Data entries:
"""

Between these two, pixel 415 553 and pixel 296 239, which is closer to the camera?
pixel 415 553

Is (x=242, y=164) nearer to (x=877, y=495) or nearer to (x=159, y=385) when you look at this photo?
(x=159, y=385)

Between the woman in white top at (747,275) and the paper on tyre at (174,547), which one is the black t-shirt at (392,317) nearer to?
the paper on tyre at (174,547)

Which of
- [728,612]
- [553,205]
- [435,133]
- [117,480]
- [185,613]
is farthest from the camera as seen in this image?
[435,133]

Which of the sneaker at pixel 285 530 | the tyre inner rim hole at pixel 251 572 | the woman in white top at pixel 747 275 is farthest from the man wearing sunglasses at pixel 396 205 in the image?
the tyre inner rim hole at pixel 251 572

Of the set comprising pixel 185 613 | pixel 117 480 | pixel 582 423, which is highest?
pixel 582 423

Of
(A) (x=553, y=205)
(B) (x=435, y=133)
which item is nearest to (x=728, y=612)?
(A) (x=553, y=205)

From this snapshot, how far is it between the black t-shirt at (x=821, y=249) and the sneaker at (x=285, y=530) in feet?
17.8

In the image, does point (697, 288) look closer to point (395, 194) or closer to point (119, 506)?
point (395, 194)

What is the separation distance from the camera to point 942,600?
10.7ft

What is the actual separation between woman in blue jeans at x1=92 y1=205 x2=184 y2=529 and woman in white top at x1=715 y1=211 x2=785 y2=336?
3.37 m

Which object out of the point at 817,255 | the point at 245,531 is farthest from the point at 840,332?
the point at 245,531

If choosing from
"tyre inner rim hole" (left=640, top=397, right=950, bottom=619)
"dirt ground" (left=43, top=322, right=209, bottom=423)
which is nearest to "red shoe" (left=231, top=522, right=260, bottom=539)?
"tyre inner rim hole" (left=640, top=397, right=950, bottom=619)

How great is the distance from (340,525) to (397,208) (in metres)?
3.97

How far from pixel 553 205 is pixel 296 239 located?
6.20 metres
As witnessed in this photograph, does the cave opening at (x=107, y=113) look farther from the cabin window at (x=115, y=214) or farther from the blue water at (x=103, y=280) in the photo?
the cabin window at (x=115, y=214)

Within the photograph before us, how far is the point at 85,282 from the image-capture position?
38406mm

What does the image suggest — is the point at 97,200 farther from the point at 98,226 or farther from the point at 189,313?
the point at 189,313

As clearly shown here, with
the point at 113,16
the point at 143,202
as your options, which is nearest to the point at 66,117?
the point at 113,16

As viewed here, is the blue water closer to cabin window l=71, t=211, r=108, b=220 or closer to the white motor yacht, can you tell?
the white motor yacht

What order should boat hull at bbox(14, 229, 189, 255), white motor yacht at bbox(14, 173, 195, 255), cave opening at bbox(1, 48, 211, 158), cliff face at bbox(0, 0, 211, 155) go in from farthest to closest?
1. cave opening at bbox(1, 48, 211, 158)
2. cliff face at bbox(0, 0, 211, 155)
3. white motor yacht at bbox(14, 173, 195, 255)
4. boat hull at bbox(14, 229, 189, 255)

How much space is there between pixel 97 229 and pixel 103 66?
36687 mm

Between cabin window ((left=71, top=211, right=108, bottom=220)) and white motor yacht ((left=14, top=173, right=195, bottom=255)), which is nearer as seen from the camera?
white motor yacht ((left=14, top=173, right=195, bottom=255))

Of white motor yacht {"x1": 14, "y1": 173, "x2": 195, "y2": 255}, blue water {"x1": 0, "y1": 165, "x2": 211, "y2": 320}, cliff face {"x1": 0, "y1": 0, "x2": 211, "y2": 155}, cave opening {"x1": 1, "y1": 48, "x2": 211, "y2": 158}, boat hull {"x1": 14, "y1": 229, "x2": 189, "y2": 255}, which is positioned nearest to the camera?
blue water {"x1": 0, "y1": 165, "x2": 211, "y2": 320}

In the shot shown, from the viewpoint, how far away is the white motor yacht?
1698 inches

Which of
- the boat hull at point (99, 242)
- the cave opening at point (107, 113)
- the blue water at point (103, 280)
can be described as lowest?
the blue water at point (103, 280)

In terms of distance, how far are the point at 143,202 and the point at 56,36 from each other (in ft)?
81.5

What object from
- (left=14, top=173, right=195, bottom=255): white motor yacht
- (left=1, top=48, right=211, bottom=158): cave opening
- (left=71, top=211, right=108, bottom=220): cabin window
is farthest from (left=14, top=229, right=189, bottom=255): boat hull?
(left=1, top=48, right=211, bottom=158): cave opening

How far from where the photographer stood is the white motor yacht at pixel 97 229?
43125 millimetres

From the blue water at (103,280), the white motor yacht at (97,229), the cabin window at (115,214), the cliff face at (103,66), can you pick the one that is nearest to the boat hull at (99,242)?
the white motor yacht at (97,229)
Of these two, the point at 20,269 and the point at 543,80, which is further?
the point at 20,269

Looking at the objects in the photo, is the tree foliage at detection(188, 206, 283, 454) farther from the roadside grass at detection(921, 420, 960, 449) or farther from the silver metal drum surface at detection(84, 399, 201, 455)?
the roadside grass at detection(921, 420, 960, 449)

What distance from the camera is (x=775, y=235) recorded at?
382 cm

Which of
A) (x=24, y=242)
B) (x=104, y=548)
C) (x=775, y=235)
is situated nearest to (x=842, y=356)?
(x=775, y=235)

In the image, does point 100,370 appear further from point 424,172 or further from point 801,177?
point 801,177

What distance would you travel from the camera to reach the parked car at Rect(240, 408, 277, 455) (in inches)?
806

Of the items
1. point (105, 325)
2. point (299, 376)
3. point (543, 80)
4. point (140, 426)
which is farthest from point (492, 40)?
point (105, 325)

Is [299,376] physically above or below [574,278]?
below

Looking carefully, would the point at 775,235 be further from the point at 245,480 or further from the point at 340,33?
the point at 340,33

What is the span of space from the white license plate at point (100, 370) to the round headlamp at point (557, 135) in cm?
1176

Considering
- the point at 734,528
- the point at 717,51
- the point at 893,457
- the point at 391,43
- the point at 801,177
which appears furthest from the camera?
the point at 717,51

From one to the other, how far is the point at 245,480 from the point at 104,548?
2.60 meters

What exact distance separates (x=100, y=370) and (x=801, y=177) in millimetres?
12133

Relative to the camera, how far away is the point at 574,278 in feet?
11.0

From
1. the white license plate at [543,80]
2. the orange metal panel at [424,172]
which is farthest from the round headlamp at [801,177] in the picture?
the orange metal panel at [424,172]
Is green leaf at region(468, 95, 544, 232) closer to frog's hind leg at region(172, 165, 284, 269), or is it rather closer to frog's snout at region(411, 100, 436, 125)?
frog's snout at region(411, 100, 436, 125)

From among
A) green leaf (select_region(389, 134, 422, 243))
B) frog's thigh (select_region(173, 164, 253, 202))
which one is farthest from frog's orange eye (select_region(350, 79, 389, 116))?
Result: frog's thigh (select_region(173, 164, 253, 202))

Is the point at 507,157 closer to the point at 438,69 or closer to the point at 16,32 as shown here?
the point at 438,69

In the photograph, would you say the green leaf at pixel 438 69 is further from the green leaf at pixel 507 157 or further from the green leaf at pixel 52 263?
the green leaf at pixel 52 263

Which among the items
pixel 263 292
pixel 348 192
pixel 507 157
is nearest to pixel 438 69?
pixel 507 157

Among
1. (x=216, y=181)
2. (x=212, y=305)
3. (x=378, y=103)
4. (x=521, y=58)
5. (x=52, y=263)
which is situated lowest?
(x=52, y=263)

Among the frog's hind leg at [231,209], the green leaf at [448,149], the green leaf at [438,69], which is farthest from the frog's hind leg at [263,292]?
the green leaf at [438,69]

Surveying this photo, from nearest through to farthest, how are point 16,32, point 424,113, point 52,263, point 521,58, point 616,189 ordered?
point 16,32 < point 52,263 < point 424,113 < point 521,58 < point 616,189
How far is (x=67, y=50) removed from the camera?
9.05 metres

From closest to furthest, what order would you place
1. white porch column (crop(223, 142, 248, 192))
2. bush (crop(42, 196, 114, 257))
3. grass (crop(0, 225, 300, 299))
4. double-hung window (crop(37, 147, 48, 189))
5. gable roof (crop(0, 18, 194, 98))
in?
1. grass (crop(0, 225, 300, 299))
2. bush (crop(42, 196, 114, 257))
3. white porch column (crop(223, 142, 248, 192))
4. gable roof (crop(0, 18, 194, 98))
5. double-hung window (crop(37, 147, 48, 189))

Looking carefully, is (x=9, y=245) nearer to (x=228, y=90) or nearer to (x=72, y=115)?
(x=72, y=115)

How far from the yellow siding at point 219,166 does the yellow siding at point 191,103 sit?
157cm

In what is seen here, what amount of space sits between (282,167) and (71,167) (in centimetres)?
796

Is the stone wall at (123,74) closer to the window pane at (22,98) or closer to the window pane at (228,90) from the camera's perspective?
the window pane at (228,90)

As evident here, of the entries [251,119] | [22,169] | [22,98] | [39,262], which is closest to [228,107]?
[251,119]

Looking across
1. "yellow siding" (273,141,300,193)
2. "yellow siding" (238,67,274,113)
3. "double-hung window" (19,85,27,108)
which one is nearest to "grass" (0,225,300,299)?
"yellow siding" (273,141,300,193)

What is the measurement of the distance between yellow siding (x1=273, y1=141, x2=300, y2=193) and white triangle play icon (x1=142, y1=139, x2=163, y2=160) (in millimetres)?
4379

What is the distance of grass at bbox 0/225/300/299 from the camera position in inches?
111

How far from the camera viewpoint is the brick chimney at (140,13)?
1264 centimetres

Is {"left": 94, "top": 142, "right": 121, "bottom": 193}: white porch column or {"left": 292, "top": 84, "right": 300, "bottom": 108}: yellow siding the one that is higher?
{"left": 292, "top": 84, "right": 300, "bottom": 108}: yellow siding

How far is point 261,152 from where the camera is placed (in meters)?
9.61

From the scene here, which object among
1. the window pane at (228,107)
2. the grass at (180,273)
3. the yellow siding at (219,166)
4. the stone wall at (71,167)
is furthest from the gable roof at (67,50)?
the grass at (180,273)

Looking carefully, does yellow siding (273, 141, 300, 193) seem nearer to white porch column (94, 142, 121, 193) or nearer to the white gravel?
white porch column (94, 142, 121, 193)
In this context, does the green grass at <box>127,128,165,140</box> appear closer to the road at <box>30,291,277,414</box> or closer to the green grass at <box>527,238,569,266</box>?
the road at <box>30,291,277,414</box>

"""

* **YOUR OBJECTIVE**
The required output is the exact sequence of lines from the one containing "that is higher?" through the end of the listing, both endpoints included.

* **RESPONSE TO THE TASK**
Is {"left": 94, "top": 142, "right": 121, "bottom": 193}: white porch column or {"left": 292, "top": 84, "right": 300, "bottom": 108}: yellow siding the one that is higher?
{"left": 292, "top": 84, "right": 300, "bottom": 108}: yellow siding

How far is point 261,152 from where the camera is placed (in meters)?
9.61

From the scene here, which object among
1. the window pane at (228,107)
2. the grass at (180,273)
3. the yellow siding at (219,166)
4. the stone wall at (71,167)
is furthest from the gable roof at (67,50)?
the grass at (180,273)

Looking carefully, does yellow siding (273, 141, 300, 193) seem nearer to white porch column (94, 142, 121, 193) or nearer to the white gravel?
white porch column (94, 142, 121, 193)
In this context, does the green grass at <box>127,128,165,140</box> appear closer to the road at <box>30,291,277,414</box> or closer to the green grass at <box>527,238,569,266</box>?
the road at <box>30,291,277,414</box>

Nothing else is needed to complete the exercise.